Modelling an IT solution to anonymise selected data processed in digital documents

Abstract. Allowing access to real legal documents is an important element both for the development of science and the judiciary. On the other hand, protecting information about citizens or organizations that appear in these documents is crucial and required by law. Therefore, before the documents are distributed, the data anonymisation process should be carried out. Unfortunately, we are still looking for an effective tool that will automatically anonymise documents in such a way that the main concept of the document is preserved. Especially in the case of documents written in inflectional language. The aim of this article is to show how important (and at the same time how difficult) is the task to identify personal or corporate data of client, as well as other related personal data in documents that are subject to legal protection. We conducted research aimed at assessing the usefulness of IT techniques as well as decision rules and patterns in the anonymisation of legal documents.

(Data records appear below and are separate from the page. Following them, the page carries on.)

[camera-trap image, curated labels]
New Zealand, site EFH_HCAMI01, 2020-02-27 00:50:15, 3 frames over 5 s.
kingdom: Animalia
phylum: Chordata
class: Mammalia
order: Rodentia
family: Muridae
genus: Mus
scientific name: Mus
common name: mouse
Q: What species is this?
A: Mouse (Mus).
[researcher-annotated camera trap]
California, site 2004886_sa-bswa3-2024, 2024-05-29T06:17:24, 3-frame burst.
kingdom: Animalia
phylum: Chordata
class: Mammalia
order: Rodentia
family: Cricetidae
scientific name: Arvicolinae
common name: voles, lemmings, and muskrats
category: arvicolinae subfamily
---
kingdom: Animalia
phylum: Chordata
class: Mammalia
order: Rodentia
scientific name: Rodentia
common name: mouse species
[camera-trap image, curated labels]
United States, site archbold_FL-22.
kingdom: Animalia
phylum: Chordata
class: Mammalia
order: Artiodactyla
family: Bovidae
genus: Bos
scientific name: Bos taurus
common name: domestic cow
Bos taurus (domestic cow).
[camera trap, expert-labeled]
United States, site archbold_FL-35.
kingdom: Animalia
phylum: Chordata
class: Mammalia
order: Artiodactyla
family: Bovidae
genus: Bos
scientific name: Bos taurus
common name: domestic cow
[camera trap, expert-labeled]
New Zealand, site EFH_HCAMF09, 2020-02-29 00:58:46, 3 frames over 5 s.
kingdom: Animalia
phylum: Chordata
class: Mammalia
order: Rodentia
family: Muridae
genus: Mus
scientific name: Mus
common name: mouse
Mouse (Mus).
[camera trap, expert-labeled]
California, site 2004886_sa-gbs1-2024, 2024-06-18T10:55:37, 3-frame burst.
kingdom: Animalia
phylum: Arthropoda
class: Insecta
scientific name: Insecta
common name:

A set of real legal documents written in Polish was used for the research in which we identified selected types of data that need to be anonymiesed. Eventually, the obtained results were assessed by field experts. Additionally, in order to verify the effectiveness of the proposed solution, we conducted research on a set of 50,000 false identities with names, company names, addresses and other confidential information. The collection was created using Fake Name Generator. The obtained results from both experiments confirmed that the solutions we proposed is accurate even in the case of real legal documents.